Quelles sont les spécificités du commerce dans le domaine de l’agro-alimentaire ?

En tant que marché de gros, nous ne devons oublier personne. Il faut organiser un carrefour qui réunit celui qui produit et celui qui achète. Nos interlocuteurs ont des tailles multiples ; du petit producteur à la grosse structure. Cela nécessite des capacités d’adaptation quand dans une même journée on passe du patron de Sysco au producteur local. C’est tout cet écosystème qui doit être intégré dans notre réflexion. L’accompagnement est également important durant cette période où des filières sont impactées par la crise ou exposées en raison de leur dépendance aux acteurs de la restauration.

« Sur le Marché de Rungis, il n’y a pas de place pour l’approximation »

C’est plus simple de travailler dans un établissement prestigieux et reconnu ?

La notoriété facilite certaines choses. Aujourd’hui, nous connaissons un taux de remplissage record. Nous sommes contraints par le volume des bâtiments. A nous de trouver le bon équilibre pour que tout le monde trouve sa place : grandes entreprises, logistique, start-up…

Etre leader sur son marché, ça change quoi ?

Cela nous impose de créer, d’être toujours avant-gardiste, d’avoir un coup d’avance. Par exemple, nous dédions des espaces aux sujets de demain. Sur le Marché de Rungis, il n’y a pas de place pour l’approximation car les volumes engagés sont stratégiques et impactants. A contrario, l’outsider a la chance de pouvoir se tromper plus facilement car sa structure est plus agile.

Selon vous, quelles évolutions vont toucher le commerce ?

Après le cycle de l’hyper, puis du supermarché, nous sommes entrés dans le cycle du bien manger et du bien-être.
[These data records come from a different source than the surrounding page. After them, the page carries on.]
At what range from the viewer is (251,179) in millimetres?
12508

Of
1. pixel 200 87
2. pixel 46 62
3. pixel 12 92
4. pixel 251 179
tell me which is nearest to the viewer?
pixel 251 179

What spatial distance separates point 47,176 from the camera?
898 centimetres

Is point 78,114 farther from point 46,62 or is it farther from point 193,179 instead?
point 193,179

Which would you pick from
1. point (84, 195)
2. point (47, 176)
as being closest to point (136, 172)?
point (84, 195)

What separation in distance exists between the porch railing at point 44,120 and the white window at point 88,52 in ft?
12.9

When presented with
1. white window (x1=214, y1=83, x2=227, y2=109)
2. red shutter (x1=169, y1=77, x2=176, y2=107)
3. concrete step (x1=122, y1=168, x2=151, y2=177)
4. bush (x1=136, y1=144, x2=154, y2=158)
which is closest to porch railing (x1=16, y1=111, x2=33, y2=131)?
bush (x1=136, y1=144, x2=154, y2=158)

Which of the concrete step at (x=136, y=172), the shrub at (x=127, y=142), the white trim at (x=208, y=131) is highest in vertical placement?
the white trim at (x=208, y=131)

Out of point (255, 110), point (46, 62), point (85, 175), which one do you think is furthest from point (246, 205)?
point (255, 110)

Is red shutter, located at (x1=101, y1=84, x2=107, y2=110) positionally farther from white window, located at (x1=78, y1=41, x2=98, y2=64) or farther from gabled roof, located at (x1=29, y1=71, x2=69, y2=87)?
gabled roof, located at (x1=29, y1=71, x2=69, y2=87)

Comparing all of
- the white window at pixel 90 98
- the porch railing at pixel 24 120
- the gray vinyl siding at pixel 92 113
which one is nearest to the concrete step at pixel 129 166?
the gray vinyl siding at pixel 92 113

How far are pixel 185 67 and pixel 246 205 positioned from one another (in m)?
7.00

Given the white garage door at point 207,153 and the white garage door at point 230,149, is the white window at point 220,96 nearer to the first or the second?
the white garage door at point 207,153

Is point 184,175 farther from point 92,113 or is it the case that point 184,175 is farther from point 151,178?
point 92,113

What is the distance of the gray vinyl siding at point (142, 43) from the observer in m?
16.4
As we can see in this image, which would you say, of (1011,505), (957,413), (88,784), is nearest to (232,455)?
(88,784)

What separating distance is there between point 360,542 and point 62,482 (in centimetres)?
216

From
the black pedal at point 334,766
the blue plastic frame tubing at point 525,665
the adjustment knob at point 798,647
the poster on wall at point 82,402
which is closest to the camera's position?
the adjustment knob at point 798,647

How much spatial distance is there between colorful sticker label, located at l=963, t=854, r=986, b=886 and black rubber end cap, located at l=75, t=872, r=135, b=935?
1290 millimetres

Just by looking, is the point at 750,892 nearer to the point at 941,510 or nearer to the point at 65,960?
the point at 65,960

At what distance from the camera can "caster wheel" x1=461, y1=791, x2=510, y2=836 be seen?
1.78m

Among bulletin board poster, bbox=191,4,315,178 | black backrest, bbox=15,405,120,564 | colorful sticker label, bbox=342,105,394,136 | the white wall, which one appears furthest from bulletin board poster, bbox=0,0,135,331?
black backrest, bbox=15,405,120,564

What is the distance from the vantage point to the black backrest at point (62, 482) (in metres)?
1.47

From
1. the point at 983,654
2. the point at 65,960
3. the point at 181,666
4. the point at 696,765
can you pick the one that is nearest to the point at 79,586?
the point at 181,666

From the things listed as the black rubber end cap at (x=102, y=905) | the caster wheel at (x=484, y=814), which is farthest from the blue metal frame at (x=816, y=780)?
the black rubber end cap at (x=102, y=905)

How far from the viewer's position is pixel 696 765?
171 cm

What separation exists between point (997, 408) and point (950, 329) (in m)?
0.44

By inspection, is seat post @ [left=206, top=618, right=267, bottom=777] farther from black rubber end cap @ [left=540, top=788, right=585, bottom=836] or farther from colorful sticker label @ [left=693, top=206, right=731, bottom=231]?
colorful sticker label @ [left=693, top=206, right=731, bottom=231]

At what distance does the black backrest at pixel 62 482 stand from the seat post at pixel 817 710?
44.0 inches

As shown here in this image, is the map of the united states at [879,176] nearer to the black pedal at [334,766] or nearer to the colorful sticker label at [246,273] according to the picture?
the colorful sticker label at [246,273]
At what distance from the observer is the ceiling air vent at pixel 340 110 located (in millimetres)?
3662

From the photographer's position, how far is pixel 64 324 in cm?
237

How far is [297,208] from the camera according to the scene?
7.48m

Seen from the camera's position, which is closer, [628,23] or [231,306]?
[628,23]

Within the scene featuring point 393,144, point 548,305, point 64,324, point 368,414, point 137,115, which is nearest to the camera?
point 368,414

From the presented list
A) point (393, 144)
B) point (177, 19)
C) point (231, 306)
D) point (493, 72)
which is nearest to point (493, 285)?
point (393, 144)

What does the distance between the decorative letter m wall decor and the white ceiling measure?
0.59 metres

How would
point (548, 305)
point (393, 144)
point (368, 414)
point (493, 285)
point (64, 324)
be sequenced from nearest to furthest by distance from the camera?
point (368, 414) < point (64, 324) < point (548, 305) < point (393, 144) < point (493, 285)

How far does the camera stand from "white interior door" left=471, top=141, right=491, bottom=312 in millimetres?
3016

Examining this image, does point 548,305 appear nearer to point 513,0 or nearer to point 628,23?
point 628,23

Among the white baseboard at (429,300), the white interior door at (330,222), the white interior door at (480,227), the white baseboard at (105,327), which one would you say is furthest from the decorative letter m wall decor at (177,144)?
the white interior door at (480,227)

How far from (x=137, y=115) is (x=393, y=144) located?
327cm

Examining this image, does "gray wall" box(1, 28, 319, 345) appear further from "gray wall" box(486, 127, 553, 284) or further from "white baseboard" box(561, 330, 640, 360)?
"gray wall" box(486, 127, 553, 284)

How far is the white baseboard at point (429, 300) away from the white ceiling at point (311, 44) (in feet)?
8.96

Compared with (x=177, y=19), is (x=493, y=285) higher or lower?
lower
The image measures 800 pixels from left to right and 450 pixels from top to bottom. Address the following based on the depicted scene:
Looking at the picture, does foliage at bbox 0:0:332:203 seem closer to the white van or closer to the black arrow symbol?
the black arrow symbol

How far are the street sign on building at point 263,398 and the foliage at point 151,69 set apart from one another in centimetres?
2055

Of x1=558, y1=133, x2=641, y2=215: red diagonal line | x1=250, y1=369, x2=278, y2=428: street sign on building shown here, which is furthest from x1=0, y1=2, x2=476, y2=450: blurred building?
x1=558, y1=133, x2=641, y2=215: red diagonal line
Des notions portées par le Marché de Rungis depuis de nombreuses années. Le numérique va prendre sa place autour de sujets comme la digitalisation des modes opératoires, l’optimisation de la logistique ou le click & collect que nous avons déjà déployé. Les sujets RSE autour du local, du bio et des produits à haute valeur environnementale seront encore plus présents. Surtout près des mégalopoles.